Compared to previous optical biosensing methods, this technique is a simple method to detect a target by visual changes in color induced by the bioconjugation between the probe and the analyte. The low cost and simple instrumentation are the major advantages of this method, which make it promising for cheap and portable detection of oncomarkers [86,87].

Hosu et al. [72] developed a colorimetric smartphone-enabled immunosensor based on a 3D nitrocellulose membrane and Au NPs for sandwich immobilization of the primary and secondary antibodies, respectively. The formation of an antibody–Au NPs complex caused Ag in an enhancer solution to be deposited and form Au/Ag nanocomposites in different gray colors based on the concentration of CA-125. They used an eight-megapixel camera for smartphones to determine image pixel intensity. The designed sensor revealed high sensitivity, and its LOD was 30 U/mL.

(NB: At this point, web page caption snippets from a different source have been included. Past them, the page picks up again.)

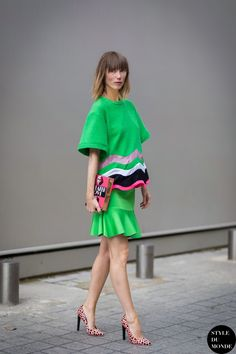 book clutch with bright green outfit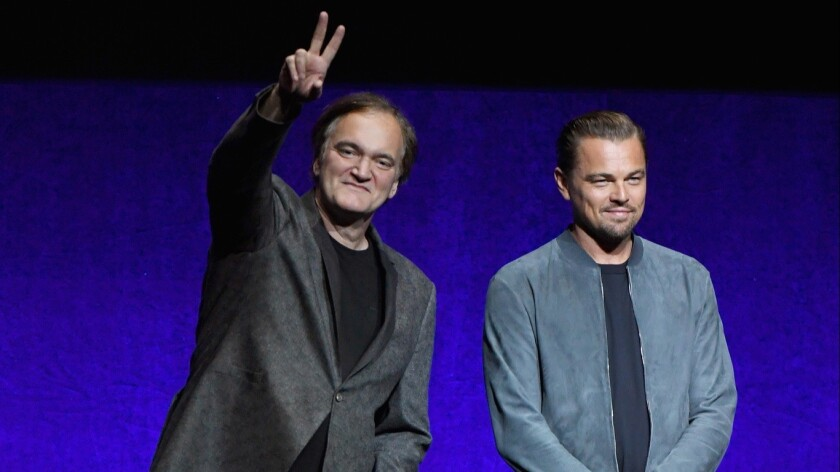 Quentin Tarantino, left, and Leonardo DiCaprio surprised movie theater owners at CinemaCon on Monday.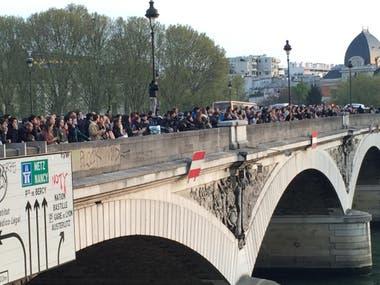 Turistas y locales observan desde el puente de Austerlitz, sobre el Sena, el derrumbe de la catedral por el voraz incendio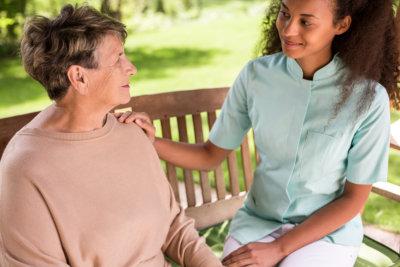 caregiver smiling at the elder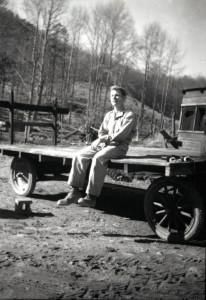 Trueman MacHenry on farm truck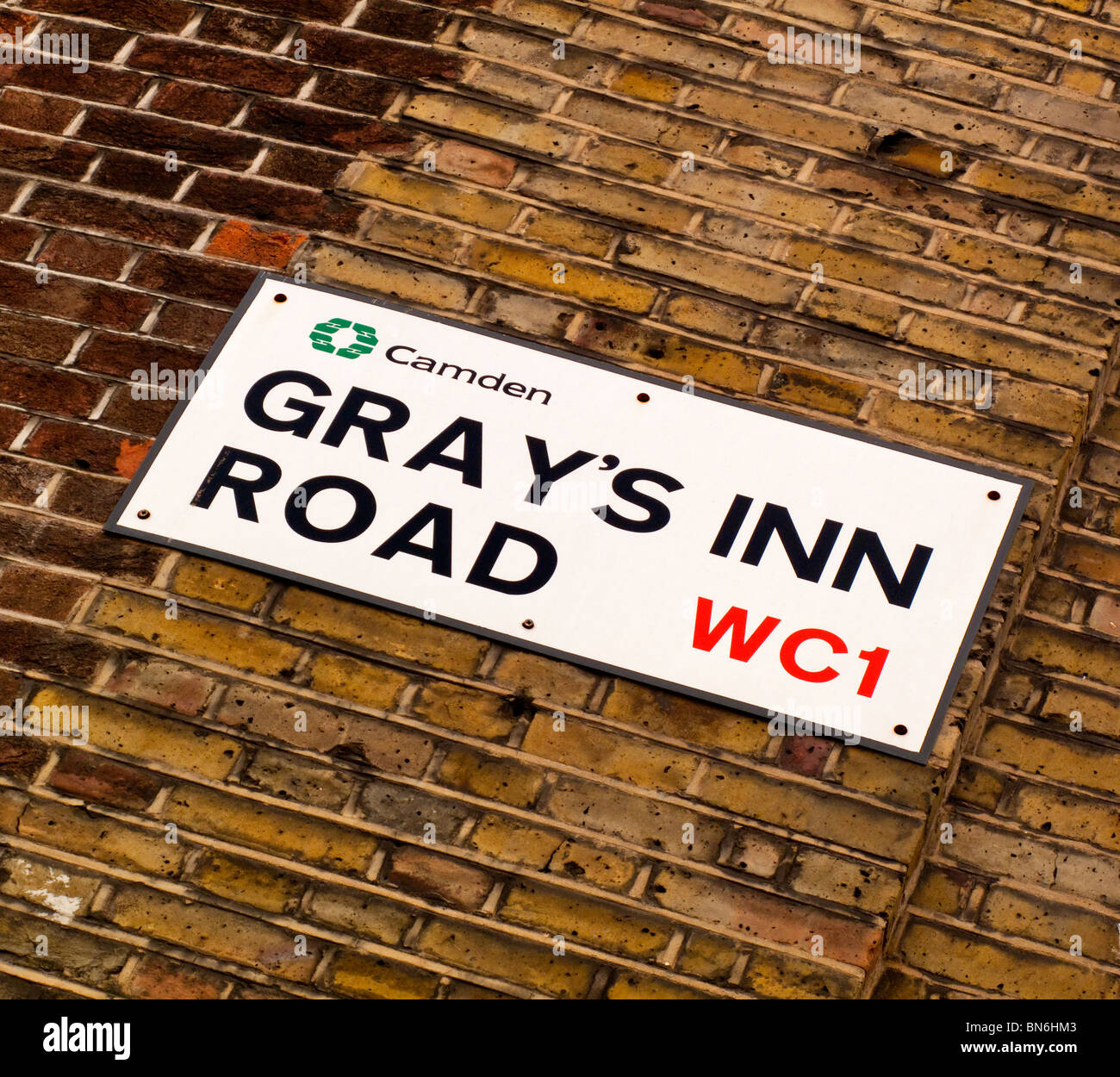 Gray's Inn Road WC1 street sign on a brick wall in King's Cross north London England UK - Stock Image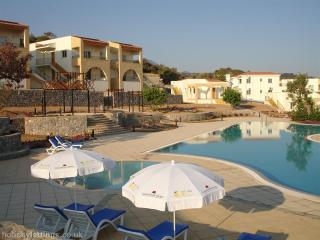 Pool area with umbrellas and sun loungers free for all guests to use during their stay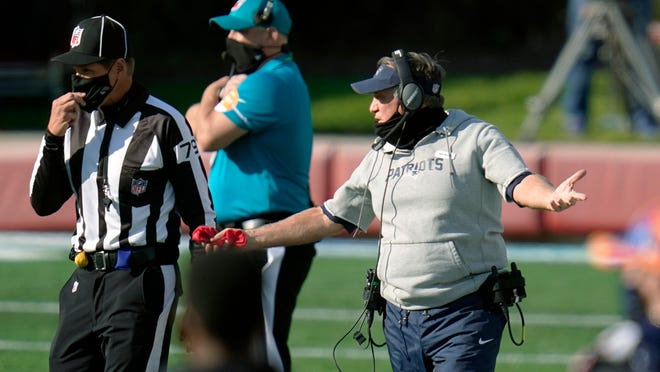 New England Patriots head coach Bill Belichick, right, appeals to down judge Kent Payne in the second half of an NFL football game against the Denver Broncos, Sunday, Oct. 18, 2020, in Foxborough, Mass.
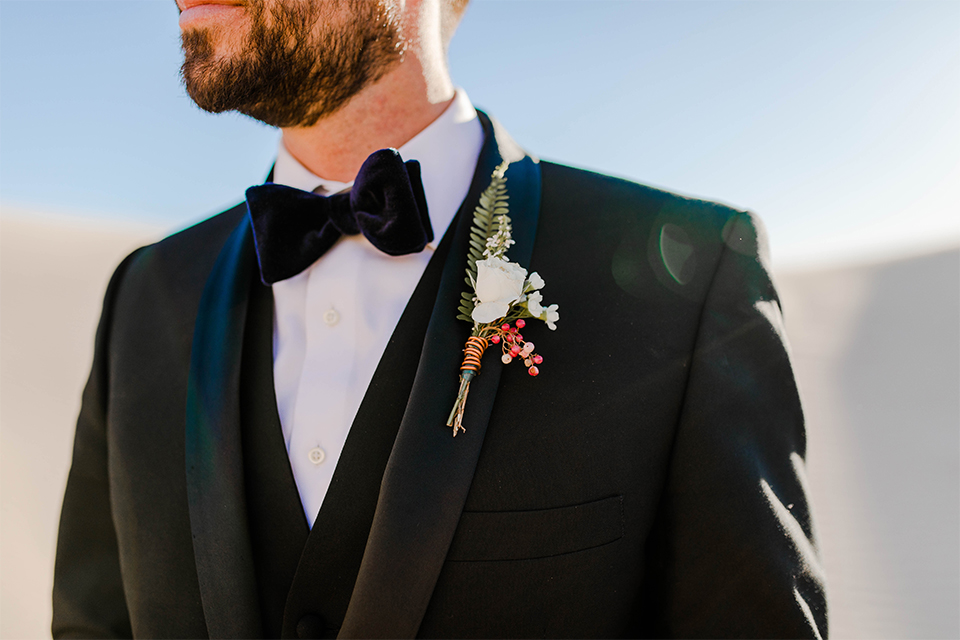 Glamis-Engagement-Shoot-closeup-on-groom-bride-in-a-deep-green-flowing-dress-with-a-plunging-neckline-groom-in-a-black-tuxedo-with-navy-blue-velvet-bow-tie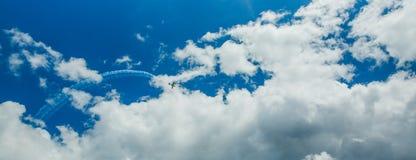 Singolo un piano di sport delle tracce acrobatiche del vapore del gruppo in cielo blu Fondo bianco piano delle piste delle tracce immagine stock libera da diritti
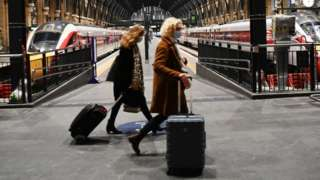 Commuters at Kings Cross train station in London, Britain, 20 December 2020.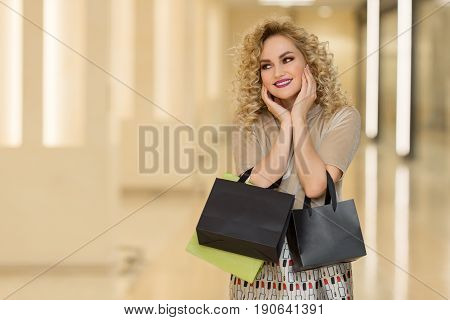 Woman Surprise Holds Cheeks By Hand .beautiful Girl With Shopping Bags Pointing To Looking Left. Pre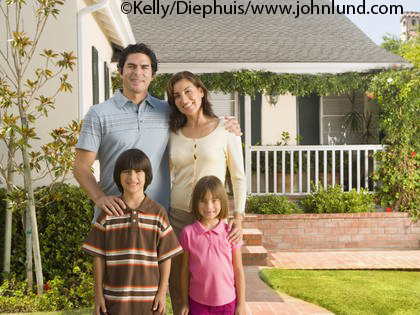 portrait of hispanic family in front of house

In general, there have been various optical methods, including fluorescence, FRET, CL, ECL, SERS, SPR, and colorimetric, for CA-125 determination. The notable merits of optical biosensors, such as their great sensitivity, excellent selectivity, and easy instrumentation, make them a great alternative to conventional methods in the prognostication of OC. Photoluminescence [48] and plasmon resonance scattering (PRS) [71] are other techniques reported in recent studies, achieving LODs of 0.07 ng/mL and 0.4 U/mL, respectively, for CA-125 detection (Table 1). Fluorescent and ECL-based biosensors are the most studied tool in the detection of CA-125 biomarkers due to their excellent characteristics, such as their low cost and high sensitivity, along with great selectivity. Among existing optical methods, fluorescence, FRET, and ECL have the best performances in the determination of CA-125 due to their low LOD. According to the LODs reported in previous works, sandwich nano-immunosensors and aptasensors demonstrate the highest sensitivity toward CA-125 determination. Interestingly, in a study conducted by Hamd-Ghadareh et al. [45], an antibody–aptamer sandwich fluorescent immunosensor based on PAMAM-dendrimers/Au NPs was utilized for CA-125 detection. Their designed nanobiosensor achieved an LOD of 0.5 fg/mL. Moreover, some researchers have used multiplexed detection techniques for simultaneous optical measurement of CA-125 with other cancer biomarkers. Nano-biochips, disposable paper-based devices, and smartphone-based immunoassays are novel and attractive methods used for CA-125 detection (Table 1). Despite all the advances in optical biosensors, there is an essential need to develop optical methods for point-of-care and commercial detection.